Peter York On Ads: An Eighties revival - or is it modern day Spain?

Seat Leon

You probably haven't heard about the Romo revival of 1990-something. That's because it never happened. Too early. But there was a tiny plan to launch a band - or several bands, I can't remember - by saying they were Romos, the natural inheritors of a great British tradition which had gone underground but never died. It was our glorious New Romantic past which dated back as far as ... 1980 Spandau Ballet, Visage, Duran Duran and lots of art-school bands with big hair and make-up and blouses (of course, it was more than that, but that's what people remember).

I think Robert Elms, Spandau Ballet's unofficial PR, actually invented the term along with the idea of "white dance music". Elms, who had an LSE first, knew about political insurgency and propaganda and how you had to create the movement that you could front, and quite how susceptible liberal, middle-class journalists were to the call of the wild. The New Romantics themselves were anything but, that was the joke. They were keen to get it on into the real 1980s because they could smell money there.

James Laver, the design and fashion historian who died in 1975, missing the New Romantics by a whisker, set out the rules for awakening interest in old styles. Laver said: "The same dress is indecent 10 years before its time; daring one year before its time; chic (contemporarily seductive) in its time; dowdy five years after its time; hideous 20 years after its time; amusing 30 years after its time; romantic 100 years after its time; beautiful 150 years after its time."

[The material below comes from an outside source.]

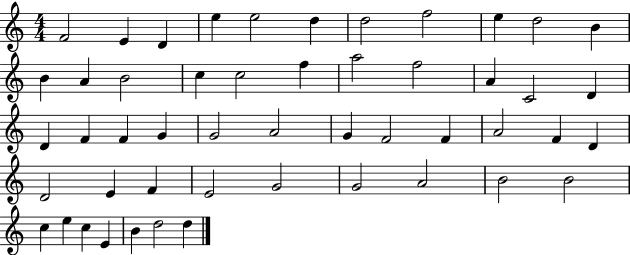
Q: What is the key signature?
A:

On that basis the early to mid- 1980s - all the "trigger" imagery you could put in a TV package - is coming up nicely for the daring classes. It's at the bottom of the car-boot-sale barrel; the intensity and embarrassment is over; there's a whole new generational cohort who simply weren't born then and the 1990s style of pious thought and tasteful Modernism has had it. If we're about to live through The Book of Revelations we need a more colourful stock of imagery. The sun and sandals epic films of the 1950s aren't the answer here - but 1980s electronica just might be. There's that gloriously successful compilation Electric Dreams - everything from "Ashes to Ashes" to "Love is a stranger in an open car" - and there's the Woolworths Atari filmic counterpoint; that Eighties Futuristic and dystopian canon, particularly the Terminators and Robocops, which were huge.

All those first-generation computer tricks, all that cyberman stuff looks charming now precisely because it was about dramatising the future before it arrived. The amazing technology those films anticipated - everyday Googling and so forth - is here now and everyone looks dull as ditchwater.

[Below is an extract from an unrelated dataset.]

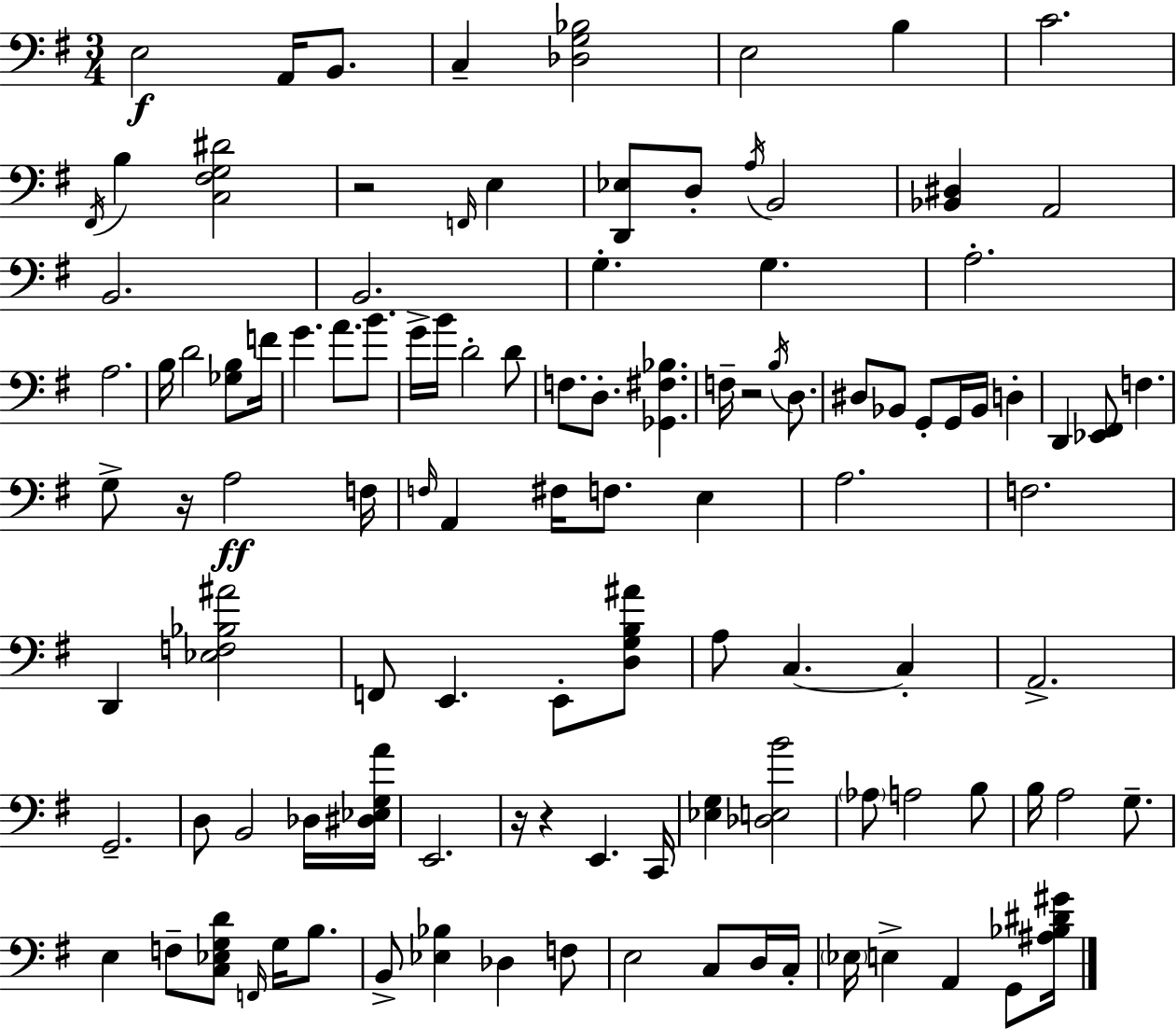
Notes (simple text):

Seat is a Spanish-made car brand of uncertain status owned by Volkswagen. It's not quite clear whether it's got a price positioning against the Korean brands or some more considered niche. Since the Masters in Wolfsburg don't seem to have shown their usual iron grip and clarity of purpose, Seat gets away with some rather odd advertising.

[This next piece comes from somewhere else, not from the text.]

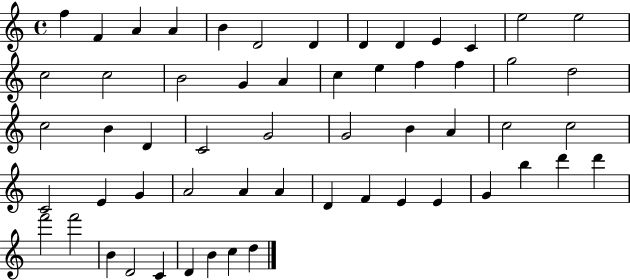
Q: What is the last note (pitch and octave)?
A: D5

The current Seat campaign for the new Leon looks a lot like Arnievision. It's got a crudely computer-generated Electric Twilight City background, it's got a plinky zithery electronic music track, and a completely absurd way of shooting the Leon as if it was an old American muscle-car (it's probably 6ft long with a 600cc engine), but above all it's got a driver with arms and legs of steel.

As he's driving along the Atari open road to Oz, the bones of his foot and leg morph into stainless steel wires and pistons and his arms resolve into a metal circuit around the steering wheel. It's a 10-year-old boy's power fantasy. "Performance and style redefined", they say and then "Man and Machine as one". Seriously clunky.

How does all this read in translation? In Anglosphere advertising, where spoof, irony and revivalism are native language, this commercial might suggest creative directors were up for reworking the 1980s now. But in Latin Europe, where an awful lot of locally-made advertising still features gravy-dark voice-overs, cute kids and comedy narratives, you might just have to face the terrible thought that they'd only just got there.